Reports suggest 22 of the EU’s 27 member states are prepared to recognise Kosovo without waiting to secure everyone’s consent. Britain and France are most prepared to recognise Kosovan independence, but Spain, Hungary, Greece, Cyprus and Romania are reluctant because of ties to Serbia or fears that it could encourage a wave of separatism in their own countries.

Germany’s position is less certain, as there is more pressure domestically not to become involved in an independent Kosovo without a new UN mandate. Die Welt said that “these elections are not the end of the Kosovo crisis, but only a passage toward heavy conflict that can also be bloody, and whose consequences will not be limited to the Balkans.”

Frankfurter Rundschau complained, “Kosovo is not a democracy at all. The power is not with the people but with international diplomats” and characterised Thaci’s DPK as “a client party with mafia overtones.”

Wolfgang Ischinger, the German diplomat leading the “troika” negotiations for the EU, has tried to float a so-called “status-neutral” proposal to try and delay a decision on Kosovo’s final status. But Serbian Prime Minister Kostunica rejected it as just another name for independence, which had already masqueraded as supervised independence, limited independence, confederation and different variations of the model of two German states.

For most Kosovans, life has become unbearable and is a major reason for the low election turnout.

A Kosovo Poverty Assessment report published by the World Bank last month states that agriculture remains at subsistence level and industrial output has stagnated. Although the province has some of Europe’s biggest mineral reserves, they lay untouched, beset by pollution problems, ownership arguments and ethnic rivalries. Brown coal deposits are the fifth largest in the world, and there are substantial deposits of lead, zinc, gold, silver and rare metals worth billions of dollars.
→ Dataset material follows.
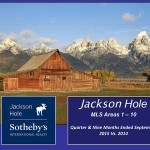 Jackson Hole Real Estate Report Q3 2015
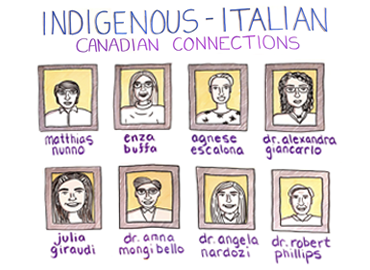 Portrait illustrations of Canadian Connections members.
The largest company and exporter in Kosovo before the Kosovo war, the Trepca mining complex, was taken into a form of receivership in August to protect it from creditors (including, it is said, the British company that owned it before its nationalisation in 1945-1946) and pave the way for its privatisation. The situation is further complicated by the mine’s location—in the north of the province stretching from the Kosovo Albanian area through the Serb enclave into Serbia proper.

Some 45 percent of the population in Kosovo is poor—surviving on less than 43 euros per adult per month—and another 18 percent are vulnerable. Those that are better off are so mainly because of remittances from relatives working abroad. Nearly 80 percent of the population have experienced a decline in living standards since 2003. Poverty is so widespread and all encompassing that the province has the lowest levels of inequality in Europe, but the gap between the richest and poorest is growing. About 30 percent of workers are unemployed and real wages are stagnant. Social assistance programmes “have had little impact on improving the welfare of the population.”

To make matters worse, the price of food has soared recently. A standard loaf of bread, for example, now costs 0.5 euros, up from 0.25 euros in August, and could rise to 0.7 euros next year. The government has no storage facilities for wheat and other vital commodities, and only 3 million euros in its emergency fund. It blames the problems on the rise in world wheat prices and the Serbian government for putting pressure on companies in Serbia to stop trading with Kosovo.

The magazine Balkan Insight quoted one foodstore owner in the capital Pristina, who said, “With the steep rise in prices, people can’t afford to pay for the goods they buy, and I am forced to let them buy things on credit, so they can pay me later.” The magazine also quoted Alma Gjekaj, a young woman from Pristina, who said she had to leave a lot of items off her usual shopping list because prices have soared. “I just don’t know how I will manage.... We can’t cope with these prices.”

“I don’t trust anybody anymore, the government keeps lying all the time, and I am tired of living like this,” she added.